DeepSeek charges $0.028 per million tokens for processing tokens stored in its cache, while it charges $0.28 per million tokens for processing new Input Tokens.

Additionally, when you reroll or regenerate responses, you are not sending any new Input Tokens. DeepSeek processes your request by retrieving information from its cache, making your swipes and regenerations significantly less expensive.

How Long Do Input Tokens Remain Cached?

We used SillyTavern during our tests, so your results may vary depending on the frontend you use. We paused our roleplay, closed SillyTavern, shut down our computer, and resumed our roleplay after approximately 12 hours.

DeepSeek Input Tokens Cache 12 Hour Break

Our Input Tokens remained cached for about 12 hours. The official documentation states that “unused cache entries are automatically cleared, typically within a few hours to days.” There’s no specific retention time mentioned, but your Input Tokens should remain cached even if you step away from your chat for a few hours.

We even branched our chat on SillyTavern, and the Input Tokens remained cached even when we continued the other chat.

Does Deleting Messages Affect The Input Tokens Cache?

We sent four messages and received four responses from the LLM, then deleted those eight messages from our ongoing chat before sending a new message. Deleting these recent eight messages didn’t affect Deepseek’s Input Tokens Cache.

DeepSeek Input Tokens Cache Before And After Delete

However, deleting previous chat messages from the middle of the conversation affected the cache. The content before the deleted messages remained cached, but DeepSeek treated everything after the deleted messages as new input.

DeepSeek Input Tokens Cache Before And After Delete Middle Messages

DeepSeek’s Input Tokens Cache And Lorebooks

Similar to how deleting recent messages didn’t affect the Input Tokens cache, lorebooks inserted at the bottom of the prompt (depth 0) also didn’t affect the Input Tokens cache.

DeepSeek Input Tokens Cache Before And After Lorebook Depth 0

However, lorebooks inserted before or after character definitions affected the Input Tokens cache. The content before the lorebooks prompt remained cached, but DeepSeek treated everything after the lorebooks prompt as new input.

DeepSeek Input Tokens Cache Before And After Lorebook 02

Inserting lorebooks at the bottom of the prompt is the most effective way to use lorebooks with DeepSeek’s Input Tokens cache.

DeepSeek’s Input Tokens Cache And Context Size

During our testing, we used a context size of 8,192. When we reached the context size limit, SillyTavern started removing the earliest chat messages from the context window, as intended.

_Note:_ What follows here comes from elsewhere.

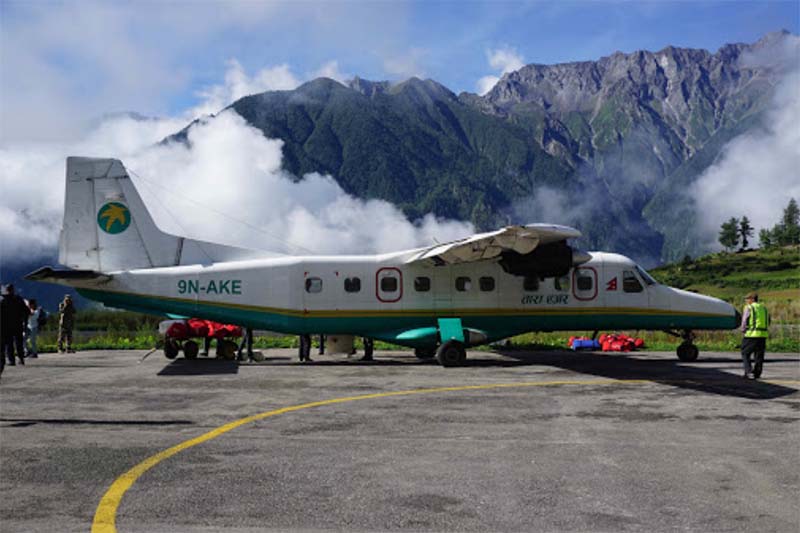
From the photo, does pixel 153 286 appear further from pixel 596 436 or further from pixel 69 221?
pixel 596 436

However, this impacted the Input Tokens cache, since DeepSeek treated all content after the removed chat messages as new input.

DeepSeek Input Tokens Cache Before And After Context Size Limit

When you reach your context size limit, you don’t get as much benefit from DeepSeek’s Input Tokens cache. Some repeated tokens remain cached, but because older chat messages are constantly removed, DeepSeek treats the majority of your prompt as new input.

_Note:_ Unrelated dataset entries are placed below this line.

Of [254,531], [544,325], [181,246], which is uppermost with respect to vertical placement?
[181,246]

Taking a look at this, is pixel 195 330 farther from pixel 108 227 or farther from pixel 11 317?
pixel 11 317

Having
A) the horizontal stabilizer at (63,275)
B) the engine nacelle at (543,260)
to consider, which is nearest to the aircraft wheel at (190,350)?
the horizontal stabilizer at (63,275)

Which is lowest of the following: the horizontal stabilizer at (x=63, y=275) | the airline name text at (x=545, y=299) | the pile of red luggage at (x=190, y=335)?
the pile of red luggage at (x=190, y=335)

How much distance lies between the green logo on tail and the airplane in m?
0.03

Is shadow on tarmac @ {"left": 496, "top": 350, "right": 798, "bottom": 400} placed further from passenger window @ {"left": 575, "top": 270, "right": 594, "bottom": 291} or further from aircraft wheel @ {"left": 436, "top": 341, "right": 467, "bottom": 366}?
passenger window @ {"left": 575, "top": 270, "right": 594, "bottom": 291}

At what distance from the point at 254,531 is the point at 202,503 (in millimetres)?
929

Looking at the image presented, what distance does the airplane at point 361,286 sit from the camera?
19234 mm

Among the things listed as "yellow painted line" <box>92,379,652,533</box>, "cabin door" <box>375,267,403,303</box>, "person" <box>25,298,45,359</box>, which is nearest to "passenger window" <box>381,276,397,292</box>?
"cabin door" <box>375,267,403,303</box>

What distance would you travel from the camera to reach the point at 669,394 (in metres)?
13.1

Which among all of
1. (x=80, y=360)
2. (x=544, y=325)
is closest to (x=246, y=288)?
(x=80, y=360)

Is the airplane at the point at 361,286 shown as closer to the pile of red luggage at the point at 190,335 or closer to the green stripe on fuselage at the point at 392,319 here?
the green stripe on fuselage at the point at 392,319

Also Read: Context Rot: Large Context Size Negatively Impacts AI Roleplay

You could consider increasing your context size for longer roleplays, but depending on your budget, exceeding a context size of 16,384 could make AI roleplay an expensive hobby.

DeepSeek’s Input Tokens Cache And AI Roleplay

DeepSeek’s Input Tokens Cache is a feature available through the first-party API that reduces the cost of processing duplicate Input Tokens, such as repeated instructions and chat history.

For AI roleplay, the Input Tokens Cache feature helps reduce costs. Since your prompts often repeat tokens, DeepSeek retrieves duplicates from its cache and charges far less to process them.

If you make significant changes to the start or middle of your prompt, like adding a lorebook entry or deleting earlier messages, DeepSeek treats all input from that point onward as new. Changes at the end of your prompt don’t affect the Input Tokens cache.

Once you reach your context size limit, the oldest chat messages start dropping out of the context window. And you don’t get as much benefit from the Input Tokens cache because your prompt is constantly changing.